Campus News

$2.5M grant to fund study of baby boomer health, relationships

Wickrama
Kandauda A.S. Wickrama (Credit: Cal Powell/UGA)

Baby boomers’ marital relationships and health during their transition to later adulthood are the focus of a new UGA study funded by a five-year, $2.5 million grant from the National Institutes of Health.

The study will examine continuity and change within couples’ relationships over 30 years and how chronic stressful experiences—such as financial, work and marital difficulties—affect mental and physical health outcomes in elder years.

Kandauda “K.A.S.” Wickrama, a UGA Athletic Association professor in the College of Family and Consumer Sciences’ department of human development and family science, is the principal investigator on the project, which continues research with nearly 400 couples who have participated in the Iowa Youth and Families Project since 1989.

The data assembled under these earlier waves will be augmented by a third project, a genome-wide association study, which collected genetic data from the same participants. The genetic biomarkers of the participants will add a potentially groundbreaking set of data to an already rich study, Wickrama said.

“Research has shown that chronic stressful experiences really make dysfunction in the physiological system, leading to chronic health problems like hypertension, diabetes and obesity as well as mental disorders,” he said.

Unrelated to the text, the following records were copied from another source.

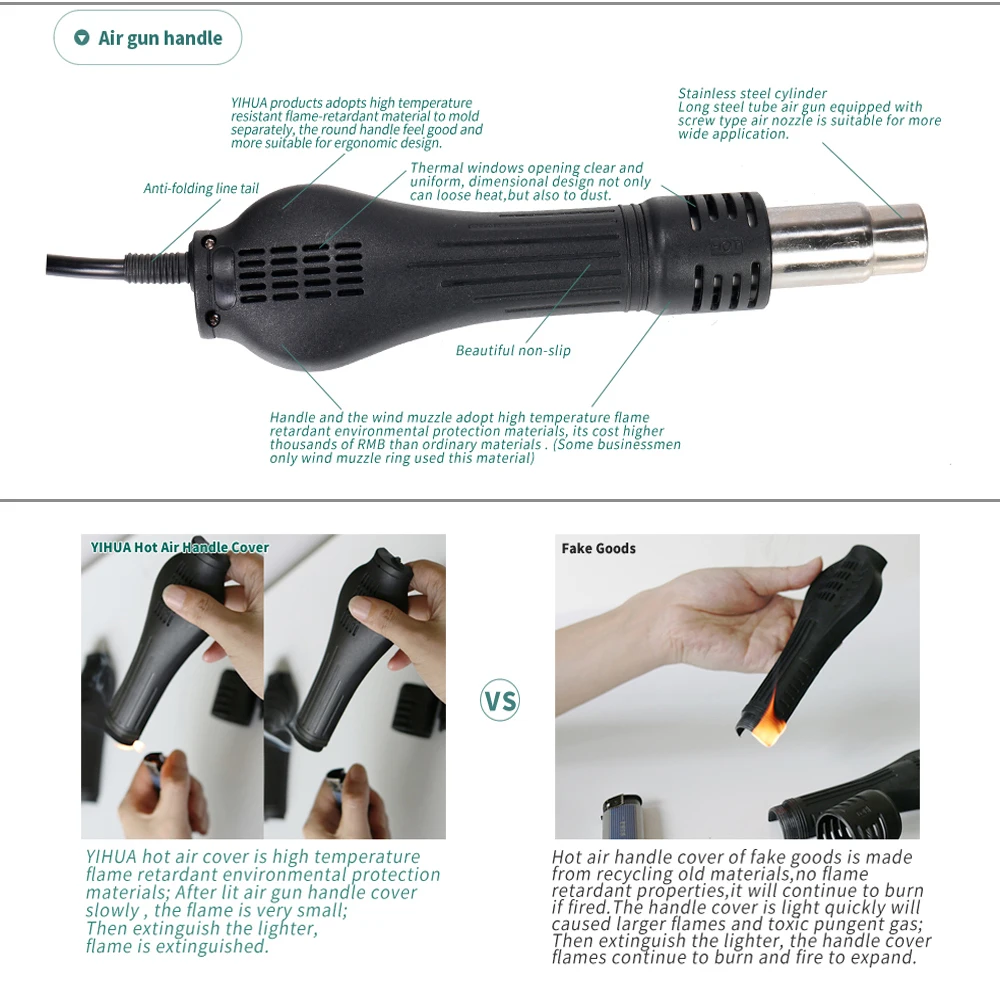 Air gun handle

YIHUA products adopts high temperature resistant flame-retardant material to mold separately, the round handle feel good and more suitable for ergonomic design.

Stainless steel cylinder
Long steel tube air gun equipped with screw type air nozzle is suitable for more wide application.

Anti-folding line tail

Thermal windows opening clear and uniform, dimensional design not only can loose heat,but also to dust.

Beautiful non-slip

Handle and the wind muzzle adopt high temperature flame retardant environmental protection materials, its cost higher thousands of RMB than ordinary materials . (Some businessmen only wind muzzle ring used this material)

YIHUA Hot Air Handle Cover

VS

Fake Goods

YIHUA hot air cover is high temperature flame retardant environmental protection materials; After lit air gun handle cover slowly , the flame is very small;
Then extinguish the lighter,
flame is extinguished.

Hot air handle cover of fake goods is made from recycling old materials,no flame retardant properties,it will continue to burn if fired.The handle cover is light quickly will caused larger flames and toxic pungent gas;
Then extinguish the lighter, the handle cover flames continue to burn and fire to expand.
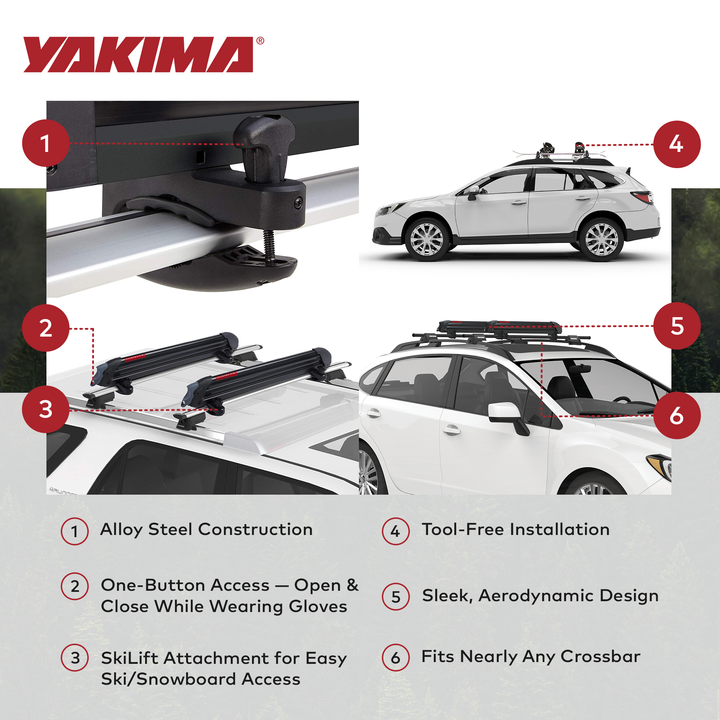 YAKIMA®

1

4

2

5

3

6

1 Alloy Steel Construction

2 One-Button Access — Open & Close While Wearing Gloves

3 SkiLift Attachment for Easy Ski/Snowboard Access

4 Tool-Free Installation

5 Sleek, Aerodynamic Design

6 Fits Nearly Any Crossbar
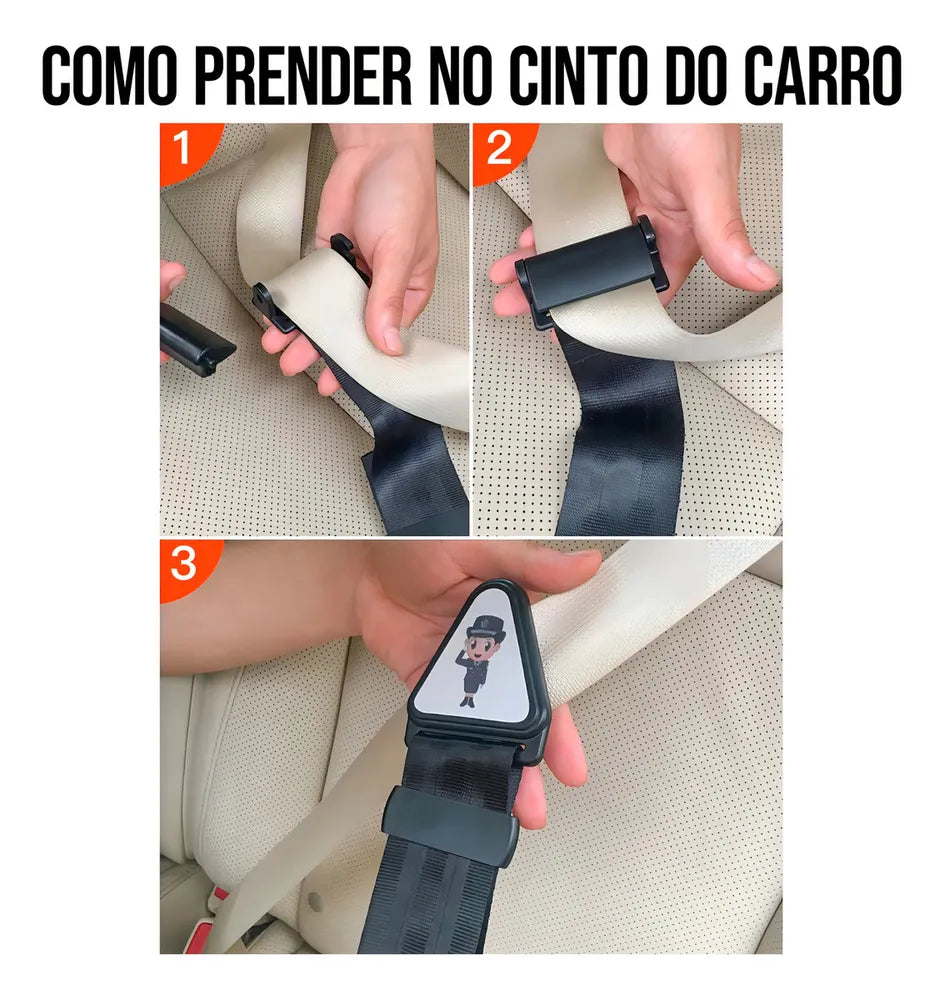 COMO PRENDER NO CINTO DO CARRO

1

2

3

Co-investigators on the grant are Steven Beach in the UGA department of psychology and Catherine Walker O’Neal, a postdoctoral research associate in the department of human development and family science. Researchers at Iowa State University will collect data from the Iowa couples as part of the study.

“The current project focuses on the ways that healthy marriages can support the healthy attitudes and habits that will shape couples’ ability to negotiate health challenges as they appear,” Beach said. “This has the potential to guide the development of new interventions to strengthen marriage as couples age and also ways to help keep spouses healthy.”

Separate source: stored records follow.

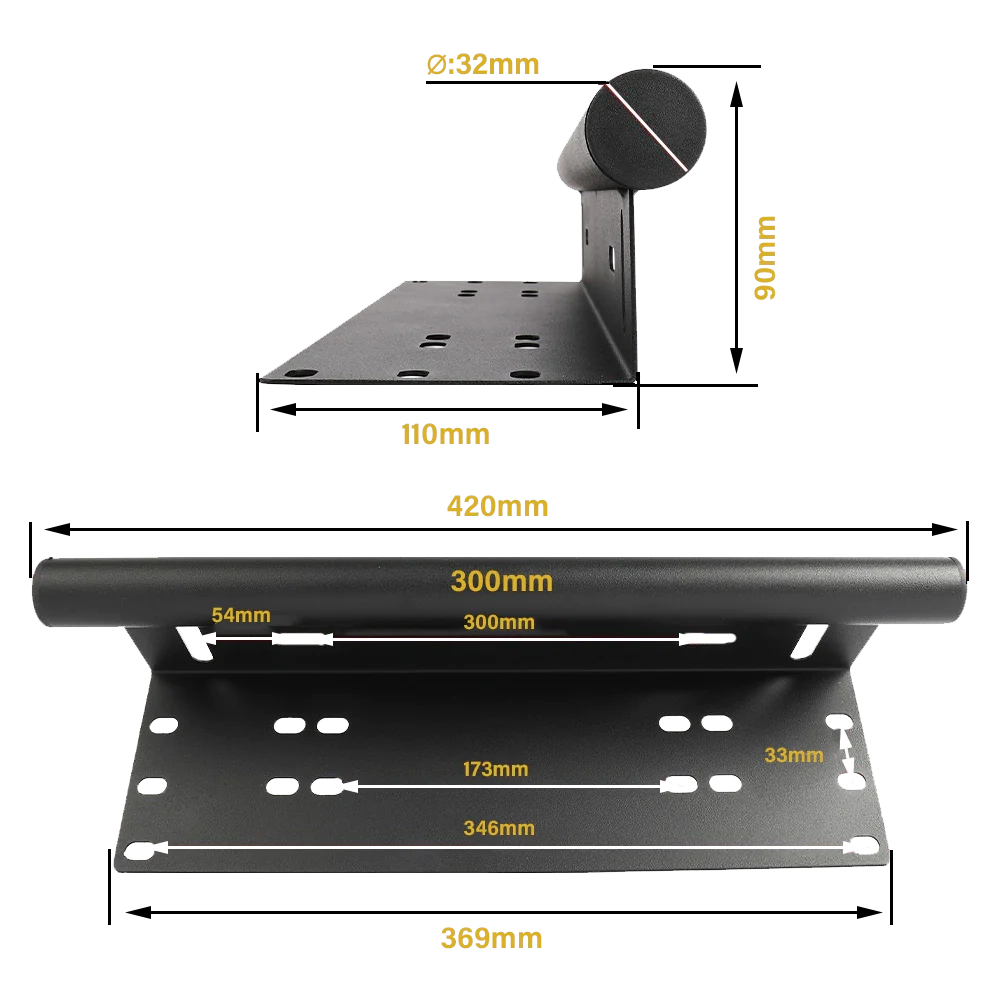 Ø:32mm

90mm

110mm

420mm

300mm

54mm

300mm

33mm

173mm

346mm

369mm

The study will be the first able to link observed marital interaction to future changes in health in older couples, according to Beach.

“This provides an opportunity for key tests of theory and new ideas about how to help couples, protect relationships from the impact of economic adversity and maximize their positive influence on future health,” he said.

During his time at Iowa State University, Wickrama was part of the earlier waves of data collection led by Rand Conger, now with the University of California, Davis, and his research team following the economic hardships that affected many of the participants during the farm crisis in the 1980s. Roughly half the study participants are farmers from rural Iowa.

“Adding two new waves of data to these past waves provides a wealth of prospective data on men and women as they currently transition through the retirement years,” Wickrama said. “There is a large cohort of baby boomers in the United States entering their elder years, and they will experience many health problems. It’s very important that we study this group of elder people.”